Amongst Janusz’s new companions are a grizzled American (Ed Harris) and a brutal Russian criminal (Colin Farrell), while in the course of their journey southward they meet another young Polish refugee, Irina (Saoirse Ronan). Their initial plan to follow the shore of Lake Baikal and cross the border into Mongolia runs into trouble and it becomes clear their only hope of freedom is to try to cross the Gobi desert and the Himalayas, with India as their ultimate goal.

Given the scope of the story and Weir’s track record when it comes to epic, yet engrossing dramas, I went to see The Way Back with high expectations. And it scores in a number of departments – the scenery and photography throughout is stunning, and the performances are honest and convincing.

However, while the scope of the story is stunning, the actual detail of it isn’t that involving. Fatally, some of the members of the escaping group remain rather anonymous until the journey is well underway, and they’re not that well delineated even then. Not a huge amount happens, either in terms of the group’s internal interactions or the things they encounter on the way. (For some reason, the actual escape itself takes place off-screen.) The film devolves into the characters wandering along, worrying about getting lost and finding things to eat and drink, with only the landscape going through any significant change.

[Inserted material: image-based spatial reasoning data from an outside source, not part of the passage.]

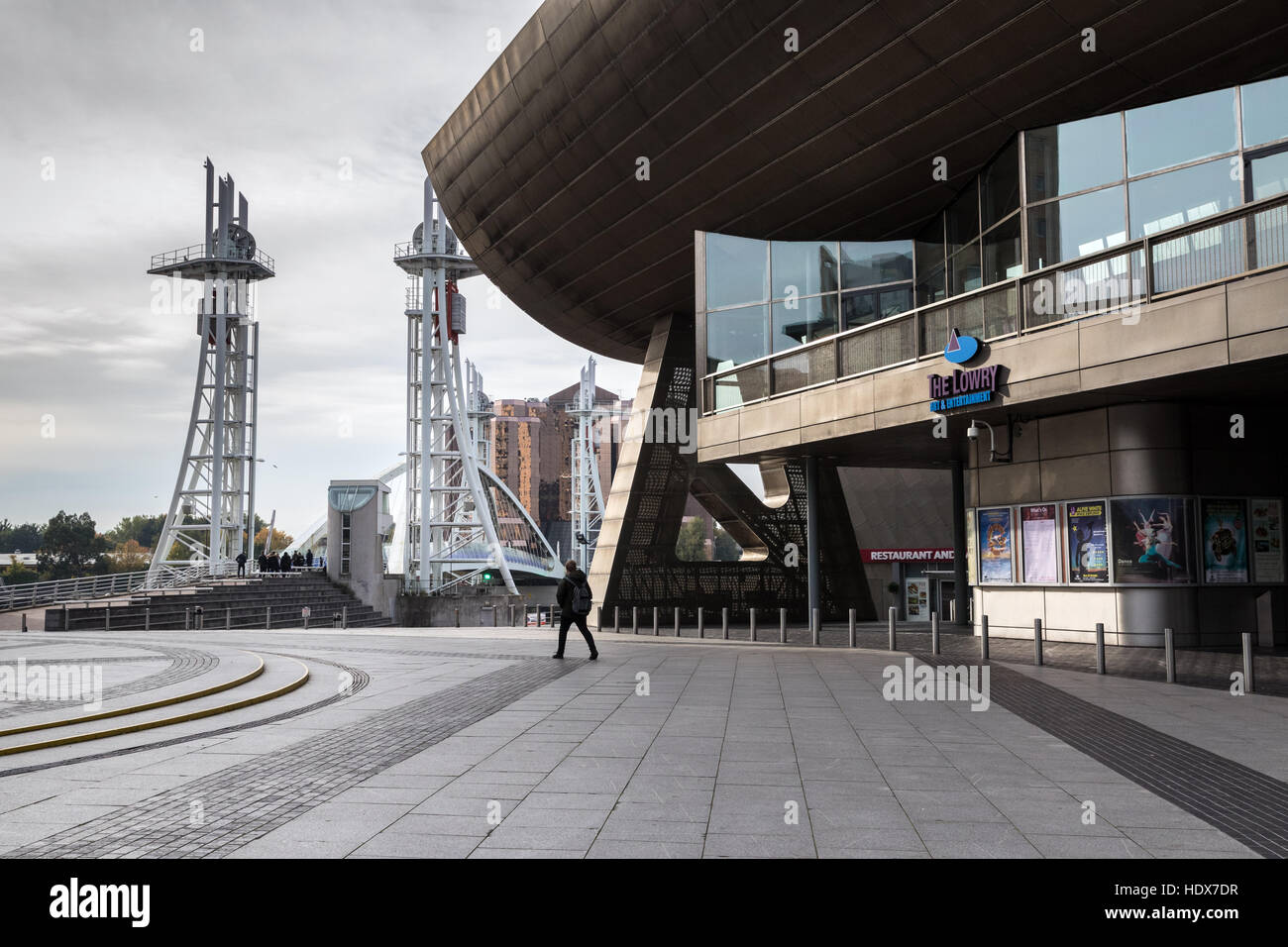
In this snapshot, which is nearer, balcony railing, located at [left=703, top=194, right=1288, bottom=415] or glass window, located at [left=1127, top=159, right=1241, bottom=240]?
balcony railing, located at [left=703, top=194, right=1288, bottom=415]

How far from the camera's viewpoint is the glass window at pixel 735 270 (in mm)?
25672

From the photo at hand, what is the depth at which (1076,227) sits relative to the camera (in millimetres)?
18062


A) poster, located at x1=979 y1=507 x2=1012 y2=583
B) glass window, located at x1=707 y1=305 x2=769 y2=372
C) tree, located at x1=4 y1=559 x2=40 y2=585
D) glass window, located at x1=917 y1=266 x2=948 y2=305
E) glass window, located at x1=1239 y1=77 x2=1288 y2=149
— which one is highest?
glass window, located at x1=1239 y1=77 x2=1288 y2=149

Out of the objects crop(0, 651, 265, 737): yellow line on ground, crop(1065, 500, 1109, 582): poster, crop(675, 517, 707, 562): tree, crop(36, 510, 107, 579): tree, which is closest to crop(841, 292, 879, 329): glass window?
crop(1065, 500, 1109, 582): poster

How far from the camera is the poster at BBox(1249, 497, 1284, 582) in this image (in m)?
18.6

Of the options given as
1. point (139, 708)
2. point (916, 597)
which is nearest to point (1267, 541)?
point (139, 708)

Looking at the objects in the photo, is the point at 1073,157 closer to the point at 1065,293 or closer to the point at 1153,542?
the point at 1065,293

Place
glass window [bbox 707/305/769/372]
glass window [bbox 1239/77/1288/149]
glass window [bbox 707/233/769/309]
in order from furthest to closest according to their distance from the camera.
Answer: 1. glass window [bbox 707/233/769/309]
2. glass window [bbox 707/305/769/372]
3. glass window [bbox 1239/77/1288/149]

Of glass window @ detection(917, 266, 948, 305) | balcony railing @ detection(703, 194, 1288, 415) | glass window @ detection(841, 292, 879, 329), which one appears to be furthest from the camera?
glass window @ detection(841, 292, 879, 329)

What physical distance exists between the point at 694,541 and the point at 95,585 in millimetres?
108584

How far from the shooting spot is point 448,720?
11094 millimetres

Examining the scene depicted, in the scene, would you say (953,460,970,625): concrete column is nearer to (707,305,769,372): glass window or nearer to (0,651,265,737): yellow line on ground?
(707,305,769,372): glass window

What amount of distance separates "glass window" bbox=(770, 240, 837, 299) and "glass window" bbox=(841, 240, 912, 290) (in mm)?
332
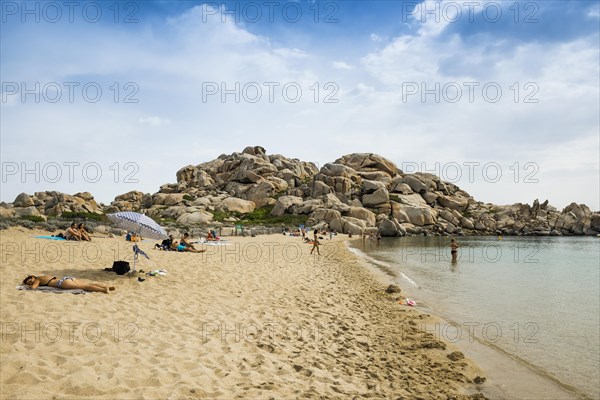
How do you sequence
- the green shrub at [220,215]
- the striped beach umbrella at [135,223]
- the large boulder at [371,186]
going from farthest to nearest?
the large boulder at [371,186] < the green shrub at [220,215] < the striped beach umbrella at [135,223]

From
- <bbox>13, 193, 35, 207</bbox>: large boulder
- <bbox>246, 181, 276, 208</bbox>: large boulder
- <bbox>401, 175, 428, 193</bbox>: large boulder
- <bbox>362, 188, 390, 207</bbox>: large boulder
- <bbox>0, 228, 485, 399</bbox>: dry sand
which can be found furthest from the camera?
<bbox>401, 175, 428, 193</bbox>: large boulder

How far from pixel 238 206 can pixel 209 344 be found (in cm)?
7368

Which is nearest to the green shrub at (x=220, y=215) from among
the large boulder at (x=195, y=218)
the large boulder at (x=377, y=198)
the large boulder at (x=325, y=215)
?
the large boulder at (x=195, y=218)

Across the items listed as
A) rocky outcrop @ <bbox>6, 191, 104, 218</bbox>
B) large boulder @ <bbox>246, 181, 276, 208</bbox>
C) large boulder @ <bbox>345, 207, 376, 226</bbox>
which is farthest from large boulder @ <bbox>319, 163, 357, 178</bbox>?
rocky outcrop @ <bbox>6, 191, 104, 218</bbox>

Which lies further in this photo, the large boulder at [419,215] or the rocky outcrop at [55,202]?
the large boulder at [419,215]

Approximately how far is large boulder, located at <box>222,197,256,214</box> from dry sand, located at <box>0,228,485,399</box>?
6491cm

None of the pictures from the film were that interesting or funny, so here's a photo of Blake's 7 instead. Hurrah!

That said, the movie isn’t cliched and I suspect most people will be surprised at the identities of the characters who fall by the wayside in the course of the trek. It does, however, jump through some startling narrative hoops when it comes to language – initially it’s all in subtitled Russian (fine by me, as it allowed me to check in on the deterioration of my rooski yazik), but abruptly switches to accented English a few minutes in. Fair enough, thought your reviewer, it’s a translation convention… but no! It’s made clear that for some reason the Poles and Russians and other eastern Europeans are all choosing to speak in English throughout most of their journey, which is considerate of them and fortunate for Harris’s character (and the audience). I’m being disingenuous, of course – there are very sound commercial reasons why this film isn’t in a foreign language. Personally I don’t worry that much about verisimilitude, though – but then again I’m not the National Geographic people, who produced this film…

I suspect that may be a bit of a metaphor for the problems with The Way Back – it frets a bit too much about mundane details and in doing so forgets about being appropriately sweeping and epic and moving. This is by no means a bad film, but I didn’t emerge particularly thrilled or uplifted or caring about the characters (though I did emerge with a few ideas for possible future holiday destinations). Not inappropriately given the subject matter, The Way Back is really a bit of a plodder.